NetNewsWire RSS feed-to-DEVONthink archive script updated

A while ago I posted this script, which selectively archives RSS feeds/items in NetNewsWire to DEVONthink Pro Office.

This long-overdue update includes two changes:

adds the option to archive all items in a specific date range
fixes an issue when a news item’s description is not available

Grab it here.

DEVONthink: the research assistant you’ve been looking for?

I’ve written before about personal information management: why it’s important for everyone—not a subset of ‘power users’—and how to evaluate information management systems.

In short, we simply deal with too much information every day to deal with it all. What’s more, we should only have to dig for a given piece of information once; a good information management system should facilitate easy retrieval the second time around.

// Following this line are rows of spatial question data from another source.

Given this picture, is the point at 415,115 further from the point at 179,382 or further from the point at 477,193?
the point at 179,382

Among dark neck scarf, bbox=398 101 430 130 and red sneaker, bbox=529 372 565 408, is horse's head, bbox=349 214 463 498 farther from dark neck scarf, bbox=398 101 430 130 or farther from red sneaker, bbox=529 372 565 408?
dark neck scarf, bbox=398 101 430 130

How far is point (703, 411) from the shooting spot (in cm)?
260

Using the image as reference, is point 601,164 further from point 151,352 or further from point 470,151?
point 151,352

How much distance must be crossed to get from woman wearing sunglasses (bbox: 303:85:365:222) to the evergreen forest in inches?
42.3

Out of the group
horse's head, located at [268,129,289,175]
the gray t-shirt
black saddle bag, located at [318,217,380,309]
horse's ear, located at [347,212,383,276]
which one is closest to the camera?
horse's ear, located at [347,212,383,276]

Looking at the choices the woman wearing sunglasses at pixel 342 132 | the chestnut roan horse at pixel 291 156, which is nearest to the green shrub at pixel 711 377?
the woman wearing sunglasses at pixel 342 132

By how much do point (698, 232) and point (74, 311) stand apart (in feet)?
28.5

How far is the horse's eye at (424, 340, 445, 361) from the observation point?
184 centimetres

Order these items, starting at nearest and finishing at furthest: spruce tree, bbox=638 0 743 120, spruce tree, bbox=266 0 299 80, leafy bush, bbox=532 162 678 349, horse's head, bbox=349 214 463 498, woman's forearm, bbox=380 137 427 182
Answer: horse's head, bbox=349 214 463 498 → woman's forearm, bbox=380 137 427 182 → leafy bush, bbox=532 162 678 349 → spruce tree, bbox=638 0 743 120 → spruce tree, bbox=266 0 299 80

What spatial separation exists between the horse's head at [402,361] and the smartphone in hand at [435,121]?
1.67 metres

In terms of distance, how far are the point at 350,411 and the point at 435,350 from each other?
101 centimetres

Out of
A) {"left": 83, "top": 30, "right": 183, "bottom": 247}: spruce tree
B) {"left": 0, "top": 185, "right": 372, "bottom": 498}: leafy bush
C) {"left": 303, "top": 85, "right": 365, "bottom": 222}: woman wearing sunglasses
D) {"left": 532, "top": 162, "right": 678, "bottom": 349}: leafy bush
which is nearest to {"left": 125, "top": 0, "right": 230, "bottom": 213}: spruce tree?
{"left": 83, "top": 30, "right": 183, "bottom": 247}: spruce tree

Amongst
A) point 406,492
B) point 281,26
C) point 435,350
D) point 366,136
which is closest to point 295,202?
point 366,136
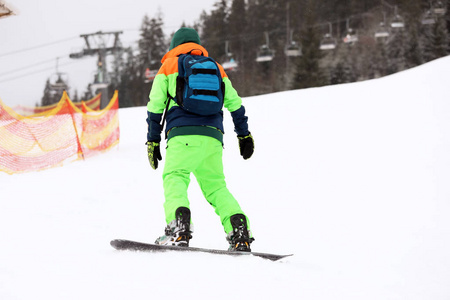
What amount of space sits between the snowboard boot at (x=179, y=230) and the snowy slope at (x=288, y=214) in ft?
0.67

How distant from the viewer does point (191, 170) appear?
3504mm

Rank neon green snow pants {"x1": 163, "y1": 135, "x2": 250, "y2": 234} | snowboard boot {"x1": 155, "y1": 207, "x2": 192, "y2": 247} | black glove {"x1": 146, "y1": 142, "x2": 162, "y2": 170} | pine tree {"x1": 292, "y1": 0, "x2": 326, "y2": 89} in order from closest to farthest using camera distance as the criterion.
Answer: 1. snowboard boot {"x1": 155, "y1": 207, "x2": 192, "y2": 247}
2. neon green snow pants {"x1": 163, "y1": 135, "x2": 250, "y2": 234}
3. black glove {"x1": 146, "y1": 142, "x2": 162, "y2": 170}
4. pine tree {"x1": 292, "y1": 0, "x2": 326, "y2": 89}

“Everything buckets”, as one category of information managers are called, are seemingly everywhere. What’s astonishing is that even in 2010, almost none of these performs more than the most rudimentary information retrieval functions. In general, even with these “smart tools”, the onus remains on the user to a) do a thorough job classifying and organizing his or her information, and b) to know exactly what terms to search for when seeking said information. Except, that is, for DEVONthink.

On its face, DEVONthink is a versatile database that can store and retrieve just about any type of data available: PDFs, web clippings, emails, MS Office documents, bookmarks, multimedia, RSS feeds, etc. At this level, it’s similar to (though, to my knowledge, more robust than) a number of related products. The real value comes in the content analysis functions that are applied to everything you throw at it.

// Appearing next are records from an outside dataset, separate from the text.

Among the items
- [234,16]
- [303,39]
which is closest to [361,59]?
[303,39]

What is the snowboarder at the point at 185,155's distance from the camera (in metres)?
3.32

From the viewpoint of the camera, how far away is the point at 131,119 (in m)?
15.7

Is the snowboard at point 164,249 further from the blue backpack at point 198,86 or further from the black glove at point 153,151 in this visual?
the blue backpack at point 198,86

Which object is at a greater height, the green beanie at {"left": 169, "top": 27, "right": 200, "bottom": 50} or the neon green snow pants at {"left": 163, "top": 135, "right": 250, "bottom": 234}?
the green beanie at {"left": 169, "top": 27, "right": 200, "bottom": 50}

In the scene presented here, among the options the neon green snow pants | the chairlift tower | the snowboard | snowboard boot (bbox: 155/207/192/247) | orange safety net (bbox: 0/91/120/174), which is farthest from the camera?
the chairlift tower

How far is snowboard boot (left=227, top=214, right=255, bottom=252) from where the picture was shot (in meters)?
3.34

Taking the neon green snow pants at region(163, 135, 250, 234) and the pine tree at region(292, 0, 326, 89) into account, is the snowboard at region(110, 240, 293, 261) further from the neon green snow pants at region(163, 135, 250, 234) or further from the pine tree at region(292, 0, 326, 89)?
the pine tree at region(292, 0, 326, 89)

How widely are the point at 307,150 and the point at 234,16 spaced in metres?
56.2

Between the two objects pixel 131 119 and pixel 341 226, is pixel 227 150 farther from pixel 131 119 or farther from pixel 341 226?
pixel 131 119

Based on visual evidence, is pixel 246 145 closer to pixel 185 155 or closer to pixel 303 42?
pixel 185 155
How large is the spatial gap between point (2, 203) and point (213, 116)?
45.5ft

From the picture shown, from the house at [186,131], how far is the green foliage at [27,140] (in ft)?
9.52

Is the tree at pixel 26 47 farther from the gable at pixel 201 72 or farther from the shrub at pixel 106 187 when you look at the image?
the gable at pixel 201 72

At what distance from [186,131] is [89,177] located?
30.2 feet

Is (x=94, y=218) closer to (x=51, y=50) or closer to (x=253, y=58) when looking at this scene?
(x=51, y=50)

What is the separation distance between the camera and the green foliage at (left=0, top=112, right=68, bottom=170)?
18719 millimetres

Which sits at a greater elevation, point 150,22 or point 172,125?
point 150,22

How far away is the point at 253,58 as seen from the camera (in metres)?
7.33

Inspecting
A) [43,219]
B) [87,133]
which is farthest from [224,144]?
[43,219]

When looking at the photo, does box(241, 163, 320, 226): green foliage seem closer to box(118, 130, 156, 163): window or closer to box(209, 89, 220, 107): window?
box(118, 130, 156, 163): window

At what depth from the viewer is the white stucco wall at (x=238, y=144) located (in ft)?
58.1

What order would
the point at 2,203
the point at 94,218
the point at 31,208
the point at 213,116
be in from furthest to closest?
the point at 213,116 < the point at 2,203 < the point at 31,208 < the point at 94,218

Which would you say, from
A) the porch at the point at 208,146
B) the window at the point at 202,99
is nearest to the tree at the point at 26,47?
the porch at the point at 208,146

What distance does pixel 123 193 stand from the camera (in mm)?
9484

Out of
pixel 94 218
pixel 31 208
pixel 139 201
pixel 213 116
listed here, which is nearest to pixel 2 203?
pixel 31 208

Demystifying DEVONthink’s AI

It’s the “artificial intelligence” features of DEVONthink that really set it apart from the crowd of personal information managers. (I put “artificial intelligence” in quotes because DEVONthink’s brain owes more intellectual debt to the work of information retrieval than machine learning.)

While other information managers hold to an archaic notion of binary relevance (either a thing matches your query terms or it doesn’t), DEVONthink incorporates much more nuance into its reckoning.

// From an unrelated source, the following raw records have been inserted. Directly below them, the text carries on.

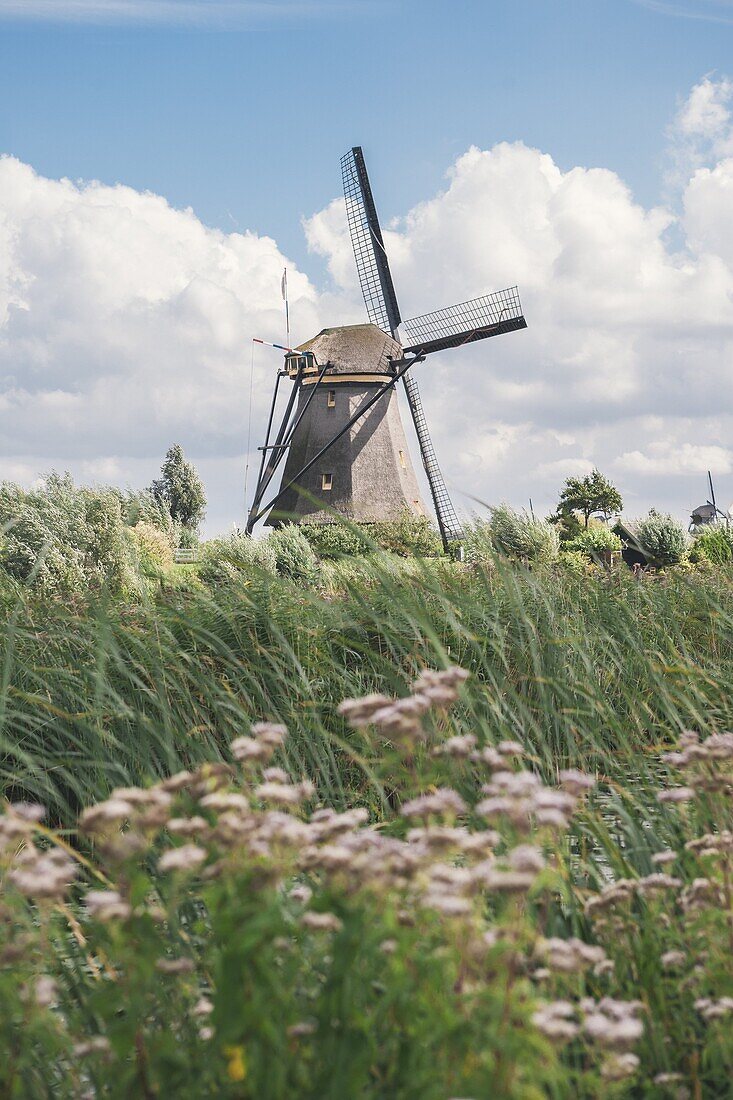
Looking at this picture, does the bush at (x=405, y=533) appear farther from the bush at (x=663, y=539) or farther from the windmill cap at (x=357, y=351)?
the bush at (x=663, y=539)

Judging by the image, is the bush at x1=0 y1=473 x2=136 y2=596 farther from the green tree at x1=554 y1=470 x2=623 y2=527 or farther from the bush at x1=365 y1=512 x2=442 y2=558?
the green tree at x1=554 y1=470 x2=623 y2=527

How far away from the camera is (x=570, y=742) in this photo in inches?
179

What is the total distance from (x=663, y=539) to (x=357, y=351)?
12551 mm

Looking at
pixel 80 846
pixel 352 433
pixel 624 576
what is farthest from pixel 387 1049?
pixel 352 433

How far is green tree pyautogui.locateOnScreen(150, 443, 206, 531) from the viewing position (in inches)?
2506

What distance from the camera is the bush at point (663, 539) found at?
33312 millimetres

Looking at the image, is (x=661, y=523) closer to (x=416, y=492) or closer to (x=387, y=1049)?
(x=416, y=492)

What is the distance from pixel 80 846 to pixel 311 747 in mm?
1500

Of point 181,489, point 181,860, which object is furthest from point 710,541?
point 181,489

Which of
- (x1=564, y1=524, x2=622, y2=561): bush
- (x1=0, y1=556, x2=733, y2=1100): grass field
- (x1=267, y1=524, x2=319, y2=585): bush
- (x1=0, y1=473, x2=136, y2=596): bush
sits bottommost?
(x1=0, y1=556, x2=733, y2=1100): grass field

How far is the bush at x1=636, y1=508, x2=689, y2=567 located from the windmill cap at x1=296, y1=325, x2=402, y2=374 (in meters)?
10.6

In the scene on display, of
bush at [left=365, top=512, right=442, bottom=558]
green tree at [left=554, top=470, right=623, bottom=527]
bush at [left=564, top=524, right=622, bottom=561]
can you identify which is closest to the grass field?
bush at [left=564, top=524, right=622, bottom=561]

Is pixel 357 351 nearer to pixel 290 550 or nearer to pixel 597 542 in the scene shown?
pixel 597 542

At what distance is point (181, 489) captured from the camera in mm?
63656
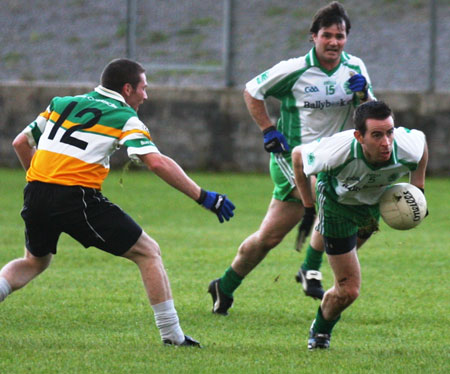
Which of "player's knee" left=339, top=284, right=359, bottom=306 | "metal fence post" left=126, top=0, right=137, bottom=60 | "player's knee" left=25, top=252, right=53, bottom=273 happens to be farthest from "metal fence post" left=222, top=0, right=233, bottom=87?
"player's knee" left=339, top=284, right=359, bottom=306

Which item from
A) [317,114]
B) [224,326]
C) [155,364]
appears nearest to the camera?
[155,364]

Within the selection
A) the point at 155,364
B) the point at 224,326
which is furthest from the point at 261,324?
the point at 155,364

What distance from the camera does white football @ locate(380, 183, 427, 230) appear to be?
5727mm

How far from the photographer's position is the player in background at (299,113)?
7395 mm

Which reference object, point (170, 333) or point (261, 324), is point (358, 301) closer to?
point (261, 324)

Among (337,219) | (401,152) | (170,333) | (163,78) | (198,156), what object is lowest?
(198,156)

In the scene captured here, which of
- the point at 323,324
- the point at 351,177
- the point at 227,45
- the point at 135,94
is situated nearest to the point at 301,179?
the point at 351,177

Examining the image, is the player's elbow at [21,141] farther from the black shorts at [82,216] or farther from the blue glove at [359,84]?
the blue glove at [359,84]

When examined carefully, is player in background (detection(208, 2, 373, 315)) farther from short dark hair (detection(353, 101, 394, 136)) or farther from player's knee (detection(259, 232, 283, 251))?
short dark hair (detection(353, 101, 394, 136))

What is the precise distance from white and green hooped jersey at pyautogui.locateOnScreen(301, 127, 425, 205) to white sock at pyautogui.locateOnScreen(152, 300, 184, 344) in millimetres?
1177

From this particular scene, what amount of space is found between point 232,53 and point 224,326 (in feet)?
38.4

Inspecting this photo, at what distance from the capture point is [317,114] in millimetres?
7602

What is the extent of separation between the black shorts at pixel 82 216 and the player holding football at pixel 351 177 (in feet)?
3.85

In fact, it can treat entire documents as search queries, a feature that seems useless until it almost magically reveals documents related to the one you’re looking at, or offers to automatically file it into the right folder. (This function—”automatic class management” in information retrieval-speak—is invaluable in the paperless office: should you choose, DEVONthink files all your bills away with a single keystroke.)

In short, DEVONthink takes an entire class of advanced tools otherwise restricted to researchers and search engines and unleashes it on your personal data set.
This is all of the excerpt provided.